Purple Alert is a free-to-download app for iOS and Android smartphones enabling information to be shared at the touch of a button to empower communities to raise an alert and share information of a missing person.

Lisa Moodie, who turned to the Purple Alert app to help support her father’s missing person search, said: “When my dad went missing we alerted the police first, then triggered a Purple Alert soon after.

“I still am amazed by the volume of calls and messages from local people, using the app, who claimed to have spotted dad.

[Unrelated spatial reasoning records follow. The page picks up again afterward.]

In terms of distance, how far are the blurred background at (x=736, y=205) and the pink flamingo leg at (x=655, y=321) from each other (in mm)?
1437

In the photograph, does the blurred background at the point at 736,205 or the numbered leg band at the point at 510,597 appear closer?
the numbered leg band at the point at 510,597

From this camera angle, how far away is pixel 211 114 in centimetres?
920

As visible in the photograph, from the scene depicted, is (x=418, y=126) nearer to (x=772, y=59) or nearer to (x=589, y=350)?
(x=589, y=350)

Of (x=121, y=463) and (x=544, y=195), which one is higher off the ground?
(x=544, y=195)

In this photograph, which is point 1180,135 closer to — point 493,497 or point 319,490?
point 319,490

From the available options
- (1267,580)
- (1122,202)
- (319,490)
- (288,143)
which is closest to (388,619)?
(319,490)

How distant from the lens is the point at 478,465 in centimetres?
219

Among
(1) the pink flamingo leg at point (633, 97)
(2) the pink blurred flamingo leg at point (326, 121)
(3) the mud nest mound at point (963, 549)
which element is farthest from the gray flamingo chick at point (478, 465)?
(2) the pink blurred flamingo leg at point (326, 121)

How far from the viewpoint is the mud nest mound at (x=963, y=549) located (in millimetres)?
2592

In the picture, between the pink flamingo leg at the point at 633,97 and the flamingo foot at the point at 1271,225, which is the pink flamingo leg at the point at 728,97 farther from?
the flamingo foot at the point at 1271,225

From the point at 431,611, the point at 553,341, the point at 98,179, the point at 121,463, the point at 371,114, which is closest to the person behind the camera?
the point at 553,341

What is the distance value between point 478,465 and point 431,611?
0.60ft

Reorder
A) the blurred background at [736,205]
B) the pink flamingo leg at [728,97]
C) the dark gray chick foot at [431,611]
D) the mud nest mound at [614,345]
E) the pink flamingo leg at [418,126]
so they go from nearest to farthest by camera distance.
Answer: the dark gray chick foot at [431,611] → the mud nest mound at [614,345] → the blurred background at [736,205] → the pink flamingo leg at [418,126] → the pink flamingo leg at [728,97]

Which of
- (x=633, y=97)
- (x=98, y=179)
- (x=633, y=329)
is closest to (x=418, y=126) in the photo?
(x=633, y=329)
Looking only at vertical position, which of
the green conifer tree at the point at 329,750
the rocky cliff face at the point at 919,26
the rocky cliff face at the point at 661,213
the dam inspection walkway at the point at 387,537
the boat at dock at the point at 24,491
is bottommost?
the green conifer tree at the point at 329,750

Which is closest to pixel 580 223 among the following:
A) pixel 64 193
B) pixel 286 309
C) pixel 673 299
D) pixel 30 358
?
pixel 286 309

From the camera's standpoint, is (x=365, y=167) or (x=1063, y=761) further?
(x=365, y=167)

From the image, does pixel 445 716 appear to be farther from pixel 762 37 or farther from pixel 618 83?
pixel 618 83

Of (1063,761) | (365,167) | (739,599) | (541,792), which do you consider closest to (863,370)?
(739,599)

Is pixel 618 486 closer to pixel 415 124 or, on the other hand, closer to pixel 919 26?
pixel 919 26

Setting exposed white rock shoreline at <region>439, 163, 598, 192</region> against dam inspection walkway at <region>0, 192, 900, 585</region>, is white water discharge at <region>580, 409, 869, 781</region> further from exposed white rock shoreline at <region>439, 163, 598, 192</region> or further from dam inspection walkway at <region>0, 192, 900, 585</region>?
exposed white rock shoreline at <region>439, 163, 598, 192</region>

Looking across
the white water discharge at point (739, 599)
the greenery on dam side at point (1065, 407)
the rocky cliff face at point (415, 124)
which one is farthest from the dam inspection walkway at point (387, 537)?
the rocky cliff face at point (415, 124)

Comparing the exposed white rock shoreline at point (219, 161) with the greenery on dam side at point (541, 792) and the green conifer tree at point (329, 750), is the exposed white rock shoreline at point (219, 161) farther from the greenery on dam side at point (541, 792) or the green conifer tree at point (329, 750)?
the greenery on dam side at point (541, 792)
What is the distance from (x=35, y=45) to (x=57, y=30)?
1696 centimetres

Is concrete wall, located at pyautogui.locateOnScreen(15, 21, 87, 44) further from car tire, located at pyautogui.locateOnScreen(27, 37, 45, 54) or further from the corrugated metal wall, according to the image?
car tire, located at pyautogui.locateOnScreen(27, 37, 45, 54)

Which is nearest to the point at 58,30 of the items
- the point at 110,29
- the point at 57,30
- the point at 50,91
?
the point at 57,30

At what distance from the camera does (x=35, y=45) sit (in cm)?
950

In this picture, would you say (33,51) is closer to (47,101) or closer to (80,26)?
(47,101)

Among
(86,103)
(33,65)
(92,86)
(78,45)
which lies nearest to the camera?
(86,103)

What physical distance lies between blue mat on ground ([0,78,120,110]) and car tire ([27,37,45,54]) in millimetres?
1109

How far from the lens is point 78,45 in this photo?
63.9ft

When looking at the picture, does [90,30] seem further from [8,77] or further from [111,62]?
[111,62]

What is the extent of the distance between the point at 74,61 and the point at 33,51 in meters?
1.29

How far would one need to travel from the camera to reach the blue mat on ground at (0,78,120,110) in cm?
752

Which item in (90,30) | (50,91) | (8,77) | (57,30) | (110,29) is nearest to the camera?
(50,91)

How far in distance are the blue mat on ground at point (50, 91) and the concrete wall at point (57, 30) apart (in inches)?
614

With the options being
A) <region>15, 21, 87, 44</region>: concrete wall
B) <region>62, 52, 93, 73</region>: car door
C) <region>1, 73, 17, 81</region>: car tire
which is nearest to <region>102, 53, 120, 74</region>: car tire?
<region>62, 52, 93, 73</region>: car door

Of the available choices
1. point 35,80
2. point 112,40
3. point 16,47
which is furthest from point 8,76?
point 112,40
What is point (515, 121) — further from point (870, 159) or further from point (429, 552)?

“Thankfully dad was found safe by a family member but knowing so many people were looking out for dad was so comforting. I can’t encourage others strongly enough to download and register with the Purple Alert app if you know someone who is living with dementia, or not.

“It’s so simple to do and doesn’t take long at all.

“It is about being at the right place, at the right time, to be able to help a vulnerable person get back home safely.”

To find out more about Purple Alert or to download the app, visit purplealert.org.uk.

Dementia is the biggest health and social care challenge faced by an increasingly ageing society today.

It is now estimated that 20,000 people will be diagnosed with the condition every year by 2020.